Terrible decisions: interlude

Lowe’s wants $2000, sans material costs, to tile our bathroom, which has 37 square feet of floor space and less than 70 square feet of shower wall space. The entire budget for the bathroom is $2500, so… looks like I get to learn how to tile.

I can do this. Really. Honest.

While we were at Lowe’s today getting bad news, the boy was sort of misbehaving. Not really in any large way, just in that toddler “I want to do things that I find interesting, but are not compatible with my health or your desires” sort of way. He got a bit screechy about wanting to push “his cart” (he’s two; everything is his lately) in some direction other than toward the front door after we decided it was time to leave, and I made an Executive Daddy Decision, put my screeching son in the cart, and we took off, mildly embarrassed at the terrible sounds my poor, oppressed little boy was making.

Then we got to the front of the store, where there was a father with three little kids with him. Two boys: the oldest, maybe nine, then maybe a six or seven year old, and an infant of indeterminate gender in a stroller.
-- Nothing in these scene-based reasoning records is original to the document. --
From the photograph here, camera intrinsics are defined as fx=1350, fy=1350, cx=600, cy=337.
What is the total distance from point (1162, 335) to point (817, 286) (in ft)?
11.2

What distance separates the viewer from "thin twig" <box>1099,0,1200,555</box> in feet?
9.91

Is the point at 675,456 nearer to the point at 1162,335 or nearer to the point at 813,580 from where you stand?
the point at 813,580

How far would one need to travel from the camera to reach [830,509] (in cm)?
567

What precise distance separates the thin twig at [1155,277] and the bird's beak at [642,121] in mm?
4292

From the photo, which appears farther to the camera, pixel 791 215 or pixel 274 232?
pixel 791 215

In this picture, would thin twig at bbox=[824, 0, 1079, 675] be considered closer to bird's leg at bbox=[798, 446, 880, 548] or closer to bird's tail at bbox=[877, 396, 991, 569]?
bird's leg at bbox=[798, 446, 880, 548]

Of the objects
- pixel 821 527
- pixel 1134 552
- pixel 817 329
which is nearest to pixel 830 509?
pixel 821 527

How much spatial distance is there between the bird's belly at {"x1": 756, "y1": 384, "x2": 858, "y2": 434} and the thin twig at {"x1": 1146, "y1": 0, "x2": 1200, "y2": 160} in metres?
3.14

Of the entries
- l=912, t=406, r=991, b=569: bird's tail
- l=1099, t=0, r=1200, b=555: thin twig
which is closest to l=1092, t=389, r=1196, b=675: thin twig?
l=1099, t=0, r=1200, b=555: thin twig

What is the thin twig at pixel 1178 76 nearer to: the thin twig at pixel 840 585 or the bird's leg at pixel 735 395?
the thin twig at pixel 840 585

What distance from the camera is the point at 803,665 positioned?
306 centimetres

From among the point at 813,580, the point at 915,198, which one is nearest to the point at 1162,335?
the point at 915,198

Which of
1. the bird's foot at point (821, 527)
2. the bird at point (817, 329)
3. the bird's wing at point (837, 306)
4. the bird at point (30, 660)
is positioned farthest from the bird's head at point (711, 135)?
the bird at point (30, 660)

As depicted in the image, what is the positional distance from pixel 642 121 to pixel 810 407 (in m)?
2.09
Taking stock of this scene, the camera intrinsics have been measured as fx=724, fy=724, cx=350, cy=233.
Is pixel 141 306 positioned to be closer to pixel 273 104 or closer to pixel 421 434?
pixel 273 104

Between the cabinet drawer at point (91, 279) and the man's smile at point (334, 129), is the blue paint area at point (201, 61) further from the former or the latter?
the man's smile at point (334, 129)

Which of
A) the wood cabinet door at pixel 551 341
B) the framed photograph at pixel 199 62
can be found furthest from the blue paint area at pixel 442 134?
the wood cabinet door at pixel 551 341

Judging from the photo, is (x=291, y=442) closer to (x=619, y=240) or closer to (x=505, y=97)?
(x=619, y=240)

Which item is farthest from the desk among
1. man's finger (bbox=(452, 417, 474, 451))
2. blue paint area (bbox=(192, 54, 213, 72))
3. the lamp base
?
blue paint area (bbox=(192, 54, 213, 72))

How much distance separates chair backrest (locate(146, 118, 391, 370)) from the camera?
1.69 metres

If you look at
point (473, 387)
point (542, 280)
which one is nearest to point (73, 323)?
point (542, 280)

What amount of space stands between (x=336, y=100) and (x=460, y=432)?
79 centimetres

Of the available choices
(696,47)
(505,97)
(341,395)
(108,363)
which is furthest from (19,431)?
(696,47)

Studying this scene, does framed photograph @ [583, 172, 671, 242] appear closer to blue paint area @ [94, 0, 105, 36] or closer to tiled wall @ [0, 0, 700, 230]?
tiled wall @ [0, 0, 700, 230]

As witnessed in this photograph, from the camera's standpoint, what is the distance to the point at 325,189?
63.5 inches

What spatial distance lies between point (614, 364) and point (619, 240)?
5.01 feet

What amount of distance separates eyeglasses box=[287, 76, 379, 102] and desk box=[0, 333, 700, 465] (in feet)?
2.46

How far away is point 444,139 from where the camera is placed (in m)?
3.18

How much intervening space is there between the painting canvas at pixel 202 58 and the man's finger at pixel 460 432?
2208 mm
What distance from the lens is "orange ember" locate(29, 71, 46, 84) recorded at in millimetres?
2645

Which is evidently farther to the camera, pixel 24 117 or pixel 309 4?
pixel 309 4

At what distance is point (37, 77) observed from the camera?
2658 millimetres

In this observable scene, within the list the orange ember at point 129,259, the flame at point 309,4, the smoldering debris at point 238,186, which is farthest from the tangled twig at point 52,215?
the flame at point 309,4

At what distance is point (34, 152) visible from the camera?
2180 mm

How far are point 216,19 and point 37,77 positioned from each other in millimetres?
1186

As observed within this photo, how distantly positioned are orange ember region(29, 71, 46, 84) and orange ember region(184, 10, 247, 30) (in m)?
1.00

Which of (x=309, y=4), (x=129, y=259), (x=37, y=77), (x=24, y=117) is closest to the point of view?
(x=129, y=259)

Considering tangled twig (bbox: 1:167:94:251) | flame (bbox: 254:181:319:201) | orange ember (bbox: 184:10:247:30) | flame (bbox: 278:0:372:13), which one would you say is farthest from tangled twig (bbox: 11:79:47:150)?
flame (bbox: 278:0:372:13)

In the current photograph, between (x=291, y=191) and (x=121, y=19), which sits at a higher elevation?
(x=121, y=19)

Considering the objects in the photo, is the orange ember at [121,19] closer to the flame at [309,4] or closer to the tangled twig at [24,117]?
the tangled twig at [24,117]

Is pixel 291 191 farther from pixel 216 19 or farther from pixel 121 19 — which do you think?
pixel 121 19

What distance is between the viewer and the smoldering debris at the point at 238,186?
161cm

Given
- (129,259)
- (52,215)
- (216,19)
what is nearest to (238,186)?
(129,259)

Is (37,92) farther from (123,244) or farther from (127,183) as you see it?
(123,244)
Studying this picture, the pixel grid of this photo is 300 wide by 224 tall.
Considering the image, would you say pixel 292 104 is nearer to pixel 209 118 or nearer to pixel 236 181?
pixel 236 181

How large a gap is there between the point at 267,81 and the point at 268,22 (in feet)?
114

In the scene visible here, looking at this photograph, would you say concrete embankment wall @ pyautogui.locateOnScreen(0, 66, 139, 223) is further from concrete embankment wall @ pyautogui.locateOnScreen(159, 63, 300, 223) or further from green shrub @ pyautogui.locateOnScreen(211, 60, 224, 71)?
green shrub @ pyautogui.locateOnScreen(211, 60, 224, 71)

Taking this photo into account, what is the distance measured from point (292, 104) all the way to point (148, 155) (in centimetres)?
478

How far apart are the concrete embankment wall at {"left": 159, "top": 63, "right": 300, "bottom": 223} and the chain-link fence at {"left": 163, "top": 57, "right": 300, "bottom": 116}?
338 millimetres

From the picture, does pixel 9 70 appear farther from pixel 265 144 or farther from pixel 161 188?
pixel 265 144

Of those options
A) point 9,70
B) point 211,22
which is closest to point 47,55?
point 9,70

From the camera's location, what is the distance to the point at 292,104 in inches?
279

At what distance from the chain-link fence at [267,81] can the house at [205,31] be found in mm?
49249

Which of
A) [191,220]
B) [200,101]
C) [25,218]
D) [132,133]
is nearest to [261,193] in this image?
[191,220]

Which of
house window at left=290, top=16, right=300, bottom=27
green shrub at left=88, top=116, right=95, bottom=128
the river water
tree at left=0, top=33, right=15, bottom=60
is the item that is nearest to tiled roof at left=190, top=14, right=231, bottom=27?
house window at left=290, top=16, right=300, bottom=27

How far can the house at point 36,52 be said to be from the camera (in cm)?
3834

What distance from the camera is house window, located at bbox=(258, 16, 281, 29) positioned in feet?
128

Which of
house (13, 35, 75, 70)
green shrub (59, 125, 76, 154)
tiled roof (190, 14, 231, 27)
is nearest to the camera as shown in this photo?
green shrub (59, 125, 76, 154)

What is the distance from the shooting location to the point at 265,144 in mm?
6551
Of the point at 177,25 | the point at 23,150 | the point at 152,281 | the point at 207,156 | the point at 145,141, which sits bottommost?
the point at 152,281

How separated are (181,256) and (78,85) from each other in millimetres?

All three were screaming and crying. The two older boys wanted candy, and were bawling at Daddy’s refusal to buy them candy, repeatedly insisting that he justify his non-purchasing-candy ways for them. The infant was also screaming, probably just because its brothers were.

My son isn’t old enough for me to have had to make any real decision about physically disciplining him yet. I am ambivalent about whether spanking an older child is ever a useful practice. I am certain that it is worse than useless with a two-year-old.

And I’m not sure whether I think this guy should have full-on slapped both of his kids in their faces for their stupid, embarrassing public display of bullshit or whether I respect him for his restraint. One way or another, he got out of the store without beating either of his spoiled-ass kids, although I can’t vouch for what happened when he got them back to the car.

“I forgive you,” I whispered into my son’s ear.

Maybe I don’t want him to get much older.